Brazen credit card thieves steal account information from consumers by posing as trusted vendors online and in person, according to reports from both the United States and Australia. Security researchers have long known about "phishing" operations that spoof the identities of well-known companies, such as banks and online subscription services. However, a new twist on phishing uses fake delivery personnel who swipe the credit cards of unsuspecting victims in person, at their offices.
Investigators in the coastal Australian town of Lennox Head still search for clues in a skimming caper run by a fake company called "The Christmas Club." According to a report in the Northern Star, the fraud ring set up a realistic website for a holiday gift basket company. Then, investigators claim, the ring called local business owners, encouraging them to review details of special gift deliveries they may receive during the holiday season.
A courier with a gift basket in hand arrived at one victim's location, claiming that the victim need only pay a $4.50 delivery fee. Having seen the website, the victim's wife handed over their Citibank MasterCard. The courier swiped the victim's card through what appeared to be a mobile point of sale terminal. Days later, the victim learned about a $1,000 cash advance made with a cloned card at an ATM about seven miles away.
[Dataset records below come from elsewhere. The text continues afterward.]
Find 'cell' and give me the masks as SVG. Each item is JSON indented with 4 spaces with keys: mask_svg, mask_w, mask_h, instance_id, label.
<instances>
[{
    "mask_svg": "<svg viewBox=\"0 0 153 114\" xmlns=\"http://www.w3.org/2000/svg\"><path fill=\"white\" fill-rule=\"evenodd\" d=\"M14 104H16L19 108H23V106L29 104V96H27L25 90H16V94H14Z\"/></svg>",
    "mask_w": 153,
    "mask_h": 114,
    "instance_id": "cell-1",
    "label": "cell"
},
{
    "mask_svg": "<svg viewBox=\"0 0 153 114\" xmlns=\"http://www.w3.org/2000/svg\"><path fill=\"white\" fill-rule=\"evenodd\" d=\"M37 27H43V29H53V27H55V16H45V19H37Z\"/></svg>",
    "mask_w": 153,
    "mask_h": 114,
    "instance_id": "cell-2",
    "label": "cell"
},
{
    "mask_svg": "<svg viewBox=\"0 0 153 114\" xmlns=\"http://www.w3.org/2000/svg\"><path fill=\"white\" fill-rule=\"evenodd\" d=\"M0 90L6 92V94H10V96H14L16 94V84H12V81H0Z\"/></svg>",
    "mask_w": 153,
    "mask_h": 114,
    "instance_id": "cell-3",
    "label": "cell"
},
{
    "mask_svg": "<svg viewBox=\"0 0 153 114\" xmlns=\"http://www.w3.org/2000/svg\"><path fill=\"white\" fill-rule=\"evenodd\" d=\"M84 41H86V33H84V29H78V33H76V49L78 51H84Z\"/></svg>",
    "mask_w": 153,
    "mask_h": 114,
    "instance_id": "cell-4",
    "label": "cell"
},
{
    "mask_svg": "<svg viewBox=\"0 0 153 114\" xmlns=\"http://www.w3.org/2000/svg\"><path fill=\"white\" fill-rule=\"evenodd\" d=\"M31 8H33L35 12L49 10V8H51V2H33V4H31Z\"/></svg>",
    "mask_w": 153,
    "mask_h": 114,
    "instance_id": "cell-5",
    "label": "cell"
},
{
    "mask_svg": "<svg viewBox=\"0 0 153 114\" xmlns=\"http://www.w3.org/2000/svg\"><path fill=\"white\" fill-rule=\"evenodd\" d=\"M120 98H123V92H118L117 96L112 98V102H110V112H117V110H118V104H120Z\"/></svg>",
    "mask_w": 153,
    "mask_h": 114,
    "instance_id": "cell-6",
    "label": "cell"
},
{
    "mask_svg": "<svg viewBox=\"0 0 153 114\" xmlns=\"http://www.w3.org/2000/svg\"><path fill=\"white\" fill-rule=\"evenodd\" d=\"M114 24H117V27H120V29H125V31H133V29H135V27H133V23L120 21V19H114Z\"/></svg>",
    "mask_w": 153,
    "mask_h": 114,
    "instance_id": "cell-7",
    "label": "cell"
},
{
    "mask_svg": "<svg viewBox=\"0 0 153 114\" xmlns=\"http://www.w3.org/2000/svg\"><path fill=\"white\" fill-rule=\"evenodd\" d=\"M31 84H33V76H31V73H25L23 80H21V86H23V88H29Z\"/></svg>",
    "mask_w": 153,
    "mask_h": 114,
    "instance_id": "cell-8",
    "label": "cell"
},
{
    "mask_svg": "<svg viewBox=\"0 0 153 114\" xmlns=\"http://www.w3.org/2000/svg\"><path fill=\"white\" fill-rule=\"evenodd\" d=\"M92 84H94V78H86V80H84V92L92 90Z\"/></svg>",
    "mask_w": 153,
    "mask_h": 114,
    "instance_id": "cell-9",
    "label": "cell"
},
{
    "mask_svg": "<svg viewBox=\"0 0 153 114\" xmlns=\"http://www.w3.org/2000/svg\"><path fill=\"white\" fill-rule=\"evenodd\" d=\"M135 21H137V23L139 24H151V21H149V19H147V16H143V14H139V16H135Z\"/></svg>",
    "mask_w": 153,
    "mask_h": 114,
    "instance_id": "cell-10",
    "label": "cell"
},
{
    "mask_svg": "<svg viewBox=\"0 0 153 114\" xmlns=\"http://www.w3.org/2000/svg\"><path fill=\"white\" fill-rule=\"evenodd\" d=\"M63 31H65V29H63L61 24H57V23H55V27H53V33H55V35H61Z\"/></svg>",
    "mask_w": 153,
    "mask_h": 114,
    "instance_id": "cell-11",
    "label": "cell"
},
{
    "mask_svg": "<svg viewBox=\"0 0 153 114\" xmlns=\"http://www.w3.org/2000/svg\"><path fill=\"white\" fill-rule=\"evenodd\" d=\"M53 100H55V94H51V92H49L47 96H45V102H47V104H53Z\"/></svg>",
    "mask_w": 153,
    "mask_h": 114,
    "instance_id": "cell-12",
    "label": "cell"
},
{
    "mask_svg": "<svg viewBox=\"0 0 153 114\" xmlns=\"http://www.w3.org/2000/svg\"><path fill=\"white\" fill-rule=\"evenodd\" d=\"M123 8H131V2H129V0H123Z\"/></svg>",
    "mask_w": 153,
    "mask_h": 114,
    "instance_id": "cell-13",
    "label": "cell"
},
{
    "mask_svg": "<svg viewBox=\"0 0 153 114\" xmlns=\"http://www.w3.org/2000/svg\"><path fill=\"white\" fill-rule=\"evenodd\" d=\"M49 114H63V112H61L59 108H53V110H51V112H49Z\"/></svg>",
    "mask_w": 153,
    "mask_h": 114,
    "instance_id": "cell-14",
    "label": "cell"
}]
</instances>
While this kind of in-person phishing remains rare, security researchers continue to track the more prevalent online scams that convince consumers to hand over account details. Internet service provider OpenDNS released findings from PhishTank, its community resource for tracking and reporting phishing incidents. According to December 2011 data, criminals have focused their attention on impersonating airline credit card issuers and frequent flier programs. Deloitte's UK division studied the increase in travel related fraud in 2009, citing the ease of reselling airline award vouchers as a potential lure for fraud rings.